Hydropower has always been the largest renewable energy in terms of overall percentage of installed capacity but by 2018, it may no longer hold that title. In 2015 about 153 MW of hydropower capacity was installed in the United States according to the Office of Energy Projects Energy Infrastructure Update released by the Federal Energy Regulatory Commission (FERC). During the same timeframe there were 7,977 MW of wind capacity added to the U.S. grid. Of all the energy sources, wind installed the most MW of capacity in 2015, beating the 5,942 MW of gas and the 2,157 MW of solar that came online last year according to FERC data.
While these numbers are indeed impressive, what is even more startling is how the percentage of installed wind capacity is increasing as compared to hydropower. At the end of 2015, hydropower's percentage of the total energy capacity installed in the U.S. was 8.56 percent, up from 8.41 percent the previous year. For wind, at the end of 2015, the percentage of installed capacity was 6.33 percent, up from 5.61 the previous year.
According to data from Generation Hub, there are currently 317 MW of hydropower capacity planned or under construction as of January 1, 2016 and there are 12,329 MW of wind power either planned or under construction. If all of that wind capacity were to be built in 2016 and overall energy growth remained flat as it has for the past two years, wind would account for 7.3 percent of total energy generating capacity in the U.S by December 2016. Further, if installed wind capacity grew at the same rate in 2017, wind would grow to 8.4 percent of overall energy installed capacity, mighty close to hydro's 8.56 percent.

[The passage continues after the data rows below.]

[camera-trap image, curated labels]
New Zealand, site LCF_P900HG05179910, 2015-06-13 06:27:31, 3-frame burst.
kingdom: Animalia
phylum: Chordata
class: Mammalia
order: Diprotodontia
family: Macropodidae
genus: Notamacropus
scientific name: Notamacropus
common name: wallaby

Wind growth has been robust in recent years and is expected to continue with the recent PTC extension that includes a 5-year step-down. Hydropower, on the other hand, is plagued with very long permitting times, sometimes up to 10 years, and difficulty obtaining the capital necessary for the upgrades and refurbishments that are needed in some plants. Most hydropower projects today deal with modernizing older equipment and turbines, which leads to incremental capacity growth.